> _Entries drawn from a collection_
******************************

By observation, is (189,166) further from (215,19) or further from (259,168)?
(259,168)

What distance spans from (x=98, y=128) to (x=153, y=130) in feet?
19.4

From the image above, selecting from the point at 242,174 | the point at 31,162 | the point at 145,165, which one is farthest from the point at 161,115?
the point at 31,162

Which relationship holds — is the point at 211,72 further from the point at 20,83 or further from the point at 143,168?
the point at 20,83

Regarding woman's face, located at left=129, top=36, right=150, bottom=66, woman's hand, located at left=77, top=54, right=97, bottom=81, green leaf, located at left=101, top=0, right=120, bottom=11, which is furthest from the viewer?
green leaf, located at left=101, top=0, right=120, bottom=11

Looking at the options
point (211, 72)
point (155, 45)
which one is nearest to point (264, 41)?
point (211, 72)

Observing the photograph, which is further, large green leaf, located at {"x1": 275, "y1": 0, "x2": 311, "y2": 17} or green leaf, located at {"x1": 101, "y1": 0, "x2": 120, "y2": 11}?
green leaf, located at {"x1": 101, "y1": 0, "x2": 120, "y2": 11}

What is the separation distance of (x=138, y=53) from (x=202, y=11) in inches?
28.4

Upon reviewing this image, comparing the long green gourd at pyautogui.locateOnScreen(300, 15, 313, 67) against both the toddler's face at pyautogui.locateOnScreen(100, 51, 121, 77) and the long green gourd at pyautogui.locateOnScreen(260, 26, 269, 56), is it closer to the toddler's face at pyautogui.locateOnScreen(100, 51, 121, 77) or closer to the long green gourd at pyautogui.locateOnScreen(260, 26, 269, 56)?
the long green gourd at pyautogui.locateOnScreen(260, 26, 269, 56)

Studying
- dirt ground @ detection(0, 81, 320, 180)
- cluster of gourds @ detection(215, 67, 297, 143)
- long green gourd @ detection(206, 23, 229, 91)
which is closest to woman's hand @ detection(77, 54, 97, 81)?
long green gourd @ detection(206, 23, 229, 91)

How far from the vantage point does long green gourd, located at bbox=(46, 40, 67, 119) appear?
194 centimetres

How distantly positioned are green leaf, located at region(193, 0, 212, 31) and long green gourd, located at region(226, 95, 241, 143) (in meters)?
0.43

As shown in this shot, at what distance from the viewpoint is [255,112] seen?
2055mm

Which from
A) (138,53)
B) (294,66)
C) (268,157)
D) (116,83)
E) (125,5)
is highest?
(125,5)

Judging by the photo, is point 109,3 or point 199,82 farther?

******************************

> _Directions_
Quote every row above verbatim, keeping each line as it stands.

> _Finished task_
By observation, is (189,166) further from (215,19) or further from (259,168)?
(259,168)

What distance spans from (x=98, y=128) to (x=153, y=130) in feet?
19.4

From the image above, selecting from the point at 242,174 | the point at 31,162 | the point at 145,165, which one is farthest from the point at 161,115?
the point at 31,162

Which relationship holds — is the point at 211,72 further from the point at 20,83 or further from the point at 143,168?
the point at 20,83

Regarding woman's face, located at left=129, top=36, right=150, bottom=66, woman's hand, located at left=77, top=54, right=97, bottom=81, green leaf, located at left=101, top=0, right=120, bottom=11, which is furthest from the viewer?
green leaf, located at left=101, top=0, right=120, bottom=11

Looking at the options
point (211, 72)
point (155, 45)
which one is nearest to point (264, 41)?
point (211, 72)

Observing the photograph, which is further, large green leaf, located at {"x1": 275, "y1": 0, "x2": 311, "y2": 17} or green leaf, located at {"x1": 101, "y1": 0, "x2": 120, "y2": 11}?
green leaf, located at {"x1": 101, "y1": 0, "x2": 120, "y2": 11}

What is the separation distance of (x=138, y=53) from (x=202, y=11) in inches?
28.4

Upon reviewing this image, comparing the long green gourd at pyautogui.locateOnScreen(300, 15, 313, 67) against both the toddler's face at pyautogui.locateOnScreen(100, 51, 121, 77) and the long green gourd at pyautogui.locateOnScreen(260, 26, 269, 56), is it closer to the toddler's face at pyautogui.locateOnScreen(100, 51, 121, 77) or closer to the long green gourd at pyautogui.locateOnScreen(260, 26, 269, 56)?
the long green gourd at pyautogui.locateOnScreen(260, 26, 269, 56)

Studying
- dirt ground @ detection(0, 81, 320, 180)
- cluster of gourds @ detection(215, 67, 297, 143)
- long green gourd @ detection(206, 23, 229, 91)
which is closest to woman's hand @ detection(77, 54, 97, 81)?
long green gourd @ detection(206, 23, 229, 91)

How far from the vantage point does long green gourd, located at bbox=(46, 40, 67, 119) appear?
194 centimetres

How distantly positioned are green leaf, located at region(193, 0, 212, 31) and long green gourd, located at region(226, 95, 241, 143) (in meters)?
0.43

As shown in this shot, at what distance from the viewpoint is [255,112] seen?
2055mm

Which from
A) (138,53)
B) (294,66)
C) (268,157)
D) (116,83)
E) (125,5)
is highest?
(125,5)

Judging by the photo, is point 109,3 or point 199,82 farther?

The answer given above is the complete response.